Use static shared catalog and remove premature FileIO close by dejii · Pull Request #38149 · apache/beam

dejii · 2026-04-13T00:14:42Z

Problem

IcebergIO write pipelines fail with "connection pool shut down" errors when writing to dynamic destinations across multiple bundles on the same worker. The root cause:

RecordWriterManager.close() (called per-bundle in @FinishBundle) was closing FileIO instances
RESTSessionCatalog share a single FileIO across all tables. Closing it per-bundle permanently kills the catalog's connection pool — all subsequent bundles on that DoFn instance fail

Fix

Remove all premature FileIO close calls — RecordWriterManager, AppendFilesToTables, and ScanTaskReader must not close a resource they don't own.

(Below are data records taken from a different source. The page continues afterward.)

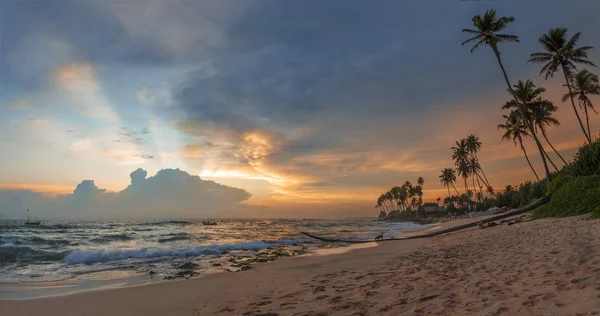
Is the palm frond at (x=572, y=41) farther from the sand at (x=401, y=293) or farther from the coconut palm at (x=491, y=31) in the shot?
the sand at (x=401, y=293)

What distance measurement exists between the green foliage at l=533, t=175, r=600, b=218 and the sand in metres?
10.8

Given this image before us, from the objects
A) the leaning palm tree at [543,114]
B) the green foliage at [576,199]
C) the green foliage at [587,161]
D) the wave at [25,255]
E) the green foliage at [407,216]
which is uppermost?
the leaning palm tree at [543,114]

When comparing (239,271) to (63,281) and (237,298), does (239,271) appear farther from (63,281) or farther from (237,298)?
(63,281)

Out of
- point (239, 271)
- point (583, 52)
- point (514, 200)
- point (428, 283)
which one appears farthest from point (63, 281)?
point (514, 200)

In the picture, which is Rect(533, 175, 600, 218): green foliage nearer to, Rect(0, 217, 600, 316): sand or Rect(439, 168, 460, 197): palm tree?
Rect(0, 217, 600, 316): sand

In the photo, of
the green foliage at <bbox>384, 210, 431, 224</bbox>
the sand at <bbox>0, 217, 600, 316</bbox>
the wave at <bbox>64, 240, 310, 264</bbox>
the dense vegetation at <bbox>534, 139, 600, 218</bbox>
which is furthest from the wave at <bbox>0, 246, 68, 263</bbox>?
the green foliage at <bbox>384, 210, 431, 224</bbox>

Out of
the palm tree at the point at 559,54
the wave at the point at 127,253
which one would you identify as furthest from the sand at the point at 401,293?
the palm tree at the point at 559,54

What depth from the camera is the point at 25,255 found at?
15.9 m

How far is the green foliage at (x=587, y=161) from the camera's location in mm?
20562

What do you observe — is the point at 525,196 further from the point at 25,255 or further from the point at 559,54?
the point at 25,255

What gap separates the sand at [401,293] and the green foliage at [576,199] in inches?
425

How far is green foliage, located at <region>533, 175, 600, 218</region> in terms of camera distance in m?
16.8

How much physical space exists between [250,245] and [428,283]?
17.2 m

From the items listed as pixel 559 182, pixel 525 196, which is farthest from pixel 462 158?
pixel 559 182
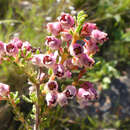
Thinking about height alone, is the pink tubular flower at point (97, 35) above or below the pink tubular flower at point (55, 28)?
below

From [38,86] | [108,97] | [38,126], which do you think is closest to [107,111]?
[108,97]

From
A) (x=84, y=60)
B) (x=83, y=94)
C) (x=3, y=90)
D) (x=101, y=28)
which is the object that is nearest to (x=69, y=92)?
(x=83, y=94)

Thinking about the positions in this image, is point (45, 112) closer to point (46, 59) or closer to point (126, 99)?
point (46, 59)

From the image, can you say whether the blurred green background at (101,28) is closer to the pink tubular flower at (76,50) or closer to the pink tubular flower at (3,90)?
the pink tubular flower at (3,90)

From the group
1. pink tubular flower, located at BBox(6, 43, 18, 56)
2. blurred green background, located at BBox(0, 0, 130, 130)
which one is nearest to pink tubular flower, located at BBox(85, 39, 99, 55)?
pink tubular flower, located at BBox(6, 43, 18, 56)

Use a static shared catalog per VM. This ensures:

One catalog instance per unique config per VM (keyed by IcebergCatalogConfig AutoValue equality)
All DoFn threads on the same worker share the catalog and its connection pool
No @teardown close needed — catalog resources (HTTP client, FileIO, auth manager) are designed to be long-lived; JVM/container shutdown handles cleanup

What changed

What	Before this PR	After this PR
Catalog instance	One per DoFn thread (via transient cachedCatalog)	One per VM per config (static ConcurrentHashMap)
Table cache	Static, shared across VM	Static, shared across VM (unchanged)
FileIO close	Per-bundle in `RecordWriterManager.close()`, also in AppendFilesToTables and ScanTaskReader	Never — JVM/container shutdown handles cleanup
Catalog quota impact	N catalogs per VM (one per DoFn thread)	1 catalog per VM per config
loadTable() calls at startup	One per table per VM (static cache)	One per table per VM (unchanged)

follow up on: #37782

Thank you for your contribution! Follow this checklist to help us incorporate your contribution quickly and easily:

Mention the appropriate issue in your description (for example: addresses #123), if applicable. This will automatically add a link to the pull request in the issue. If you would like the issue to automatically close on merging the pull request, comment fixes #<ISSUE NUMBER> instead.
Update CHANGES.md with noteworthy changes.
If this contribution is large, please file an Apache Individual Contributor License Agreement.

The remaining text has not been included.